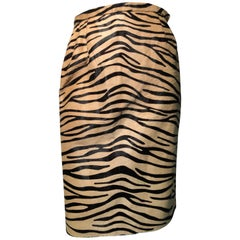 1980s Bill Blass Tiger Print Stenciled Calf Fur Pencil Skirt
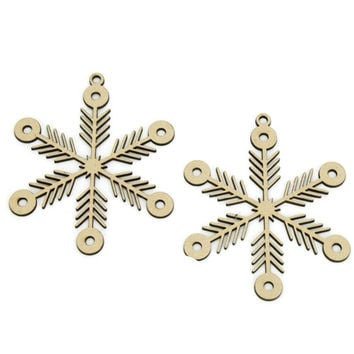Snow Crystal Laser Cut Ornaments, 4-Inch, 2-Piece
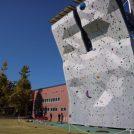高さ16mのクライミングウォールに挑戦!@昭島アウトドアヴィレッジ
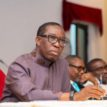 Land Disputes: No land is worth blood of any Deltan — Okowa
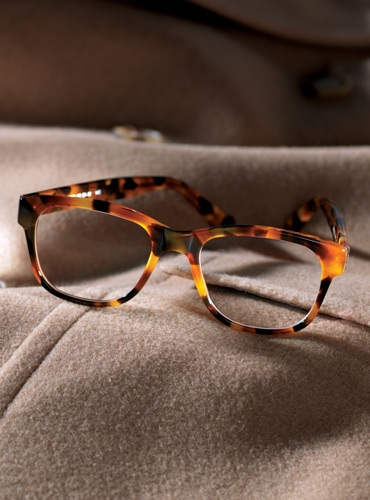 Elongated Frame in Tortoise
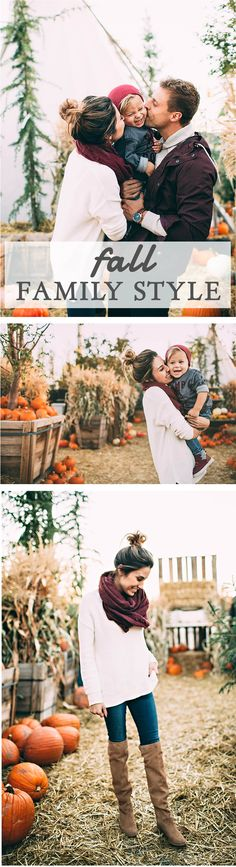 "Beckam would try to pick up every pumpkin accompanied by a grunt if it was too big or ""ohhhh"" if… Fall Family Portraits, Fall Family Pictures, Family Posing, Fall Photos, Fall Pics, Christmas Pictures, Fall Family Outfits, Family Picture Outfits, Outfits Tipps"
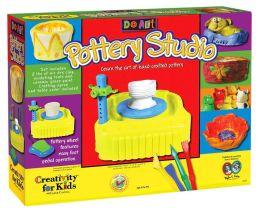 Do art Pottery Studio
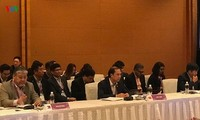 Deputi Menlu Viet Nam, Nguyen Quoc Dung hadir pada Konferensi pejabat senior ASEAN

--

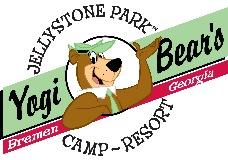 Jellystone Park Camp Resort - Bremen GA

WORK TASK:
An exact copy is needed. It runs from the line above containing "1980s Bill Blass" down to the line containing "Elongated Frame in Tortoise", both included, with no pictures.

PROBLEM SOLUTION:
 1980s Bill Blass Tiger Print Stenciled Calf Fur Pencil Skirt
Snow Crystal Laser Cut Ornaments, 4-Inch, 2-Piece
高さ16mのクライミングウォールに挑戦!@昭島アウトドアヴィレッジ
 Land Disputes: No land is worth blood of any Deltan — Okowa
 Elongated Frame in Tortoise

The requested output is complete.